EXERCISE TASK >> Convert the records below into a JSON list of strings with one string per line, omitting blank lines.

**** DATA LINES

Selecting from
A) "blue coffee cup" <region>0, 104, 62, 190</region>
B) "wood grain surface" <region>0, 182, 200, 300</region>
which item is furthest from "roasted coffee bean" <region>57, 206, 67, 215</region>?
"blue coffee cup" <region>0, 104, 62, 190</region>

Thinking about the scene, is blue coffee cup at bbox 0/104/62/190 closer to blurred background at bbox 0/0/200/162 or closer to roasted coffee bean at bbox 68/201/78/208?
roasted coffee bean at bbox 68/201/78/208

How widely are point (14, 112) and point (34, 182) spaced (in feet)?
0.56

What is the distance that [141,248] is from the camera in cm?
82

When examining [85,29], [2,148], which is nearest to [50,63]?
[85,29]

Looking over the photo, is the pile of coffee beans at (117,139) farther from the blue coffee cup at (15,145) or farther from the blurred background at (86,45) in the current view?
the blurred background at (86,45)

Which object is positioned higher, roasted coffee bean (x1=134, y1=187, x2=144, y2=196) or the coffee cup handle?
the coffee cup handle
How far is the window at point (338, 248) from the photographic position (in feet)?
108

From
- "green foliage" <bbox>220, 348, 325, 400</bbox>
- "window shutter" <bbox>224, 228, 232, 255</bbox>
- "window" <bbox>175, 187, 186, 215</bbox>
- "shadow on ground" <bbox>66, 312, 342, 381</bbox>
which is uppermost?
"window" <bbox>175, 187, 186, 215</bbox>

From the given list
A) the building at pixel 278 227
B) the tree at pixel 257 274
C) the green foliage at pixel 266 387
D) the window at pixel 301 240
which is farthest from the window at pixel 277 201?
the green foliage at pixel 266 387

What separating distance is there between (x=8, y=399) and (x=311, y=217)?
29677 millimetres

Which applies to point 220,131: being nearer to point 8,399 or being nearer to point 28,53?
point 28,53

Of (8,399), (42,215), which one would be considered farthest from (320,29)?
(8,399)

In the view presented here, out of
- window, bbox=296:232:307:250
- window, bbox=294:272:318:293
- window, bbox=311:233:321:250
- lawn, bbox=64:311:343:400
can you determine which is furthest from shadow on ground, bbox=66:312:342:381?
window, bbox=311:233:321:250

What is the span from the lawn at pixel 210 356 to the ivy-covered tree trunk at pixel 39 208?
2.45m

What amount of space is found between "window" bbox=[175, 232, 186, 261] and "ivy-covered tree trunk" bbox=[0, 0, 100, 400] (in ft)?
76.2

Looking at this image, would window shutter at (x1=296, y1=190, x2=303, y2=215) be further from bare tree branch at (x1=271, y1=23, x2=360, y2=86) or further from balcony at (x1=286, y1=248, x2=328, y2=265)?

********

OUTPUT FOR THIS TASK >>
[
  "Selecting from",
  "A) \"blue coffee cup\" <region>0, 104, 62, 190</region>",
  "B) \"wood grain surface\" <region>0, 182, 200, 300</region>",
  "which item is furthest from \"roasted coffee bean\" <region>57, 206, 67, 215</region>?",
  "\"blue coffee cup\" <region>0, 104, 62, 190</region>",
  "Thinking about the scene, is blue coffee cup at bbox 0/104/62/190 closer to blurred background at bbox 0/0/200/162 or closer to roasted coffee bean at bbox 68/201/78/208?",
  "roasted coffee bean at bbox 68/201/78/208",
  "How widely are point (14, 112) and point (34, 182) spaced (in feet)?",
  "0.56",
  "What is the distance that [141,248] is from the camera in cm?",
  "82",
  "When examining [85,29], [2,148], which is nearest to [50,63]?",
  "[85,29]",
  "Looking over the photo, is the pile of coffee beans at (117,139) farther from the blue coffee cup at (15,145) or farther from the blurred background at (86,45) in the current view?",
  "the blurred background at (86,45)",
  "Which object is positioned higher, roasted coffee bean (x1=134, y1=187, x2=144, y2=196) or the coffee cup handle?",
  "the coffee cup handle",
  "How far is the window at point (338, 248) from the photographic position (in feet)?",
  "108",
  "From",
  "- \"green foliage\" <bbox>220, 348, 325, 400</bbox>",
  "- \"window shutter\" <bbox>224, 228, 232, 255</bbox>",
  "- \"window\" <bbox>175, 187, 186, 215</bbox>",
  "- \"shadow on ground\" <bbox>66, 312, 342, 381</bbox>",
  "which is uppermost?",
  "\"window\" <bbox>175, 187, 186, 215</bbox>",
  "From the given list",
  "A) the building at pixel 278 227",
  "B) the tree at pixel 257 274",
  "C) the green foliage at pixel 266 387",
  "D) the window at pixel 301 240",
  "which is farthest from the window at pixel 277 201?",
  "the green foliage at pixel 266 387",
  "What separating distance is there between (x=8, y=399) and (x=311, y=217)?",
  "29677 millimetres",
  "Which applies to point 220,131: being nearer to point 8,399 or being nearer to point 28,53?",
  "point 28,53",
  "Of (8,399), (42,215), which one would be considered farthest from (320,29)?",
  "(8,399)",
  "In the view presented here, out of",
  "- window, bbox=296:232:307:250",
  "- window, bbox=294:272:318:293",
  "- window, bbox=311:233:321:250",
  "- lawn, bbox=64:311:343:400",
  "can you determine which is furthest from shadow on ground, bbox=66:312:342:381?",
  "window, bbox=311:233:321:250",
  "What is the span from the lawn at pixel 210 356 to the ivy-covered tree trunk at pixel 39 208?",
  "2.45m",
  "What amount of space is found between \"window\" bbox=[175, 232, 186, 261] and \"ivy-covered tree trunk\" bbox=[0, 0, 100, 400] (in ft)?",
  "76.2",
  "Looking at this image, would window shutter at (x1=296, y1=190, x2=303, y2=215) be further from bare tree branch at (x1=271, y1=23, x2=360, y2=86) or further from balcony at (x1=286, y1=248, x2=328, y2=265)?"
]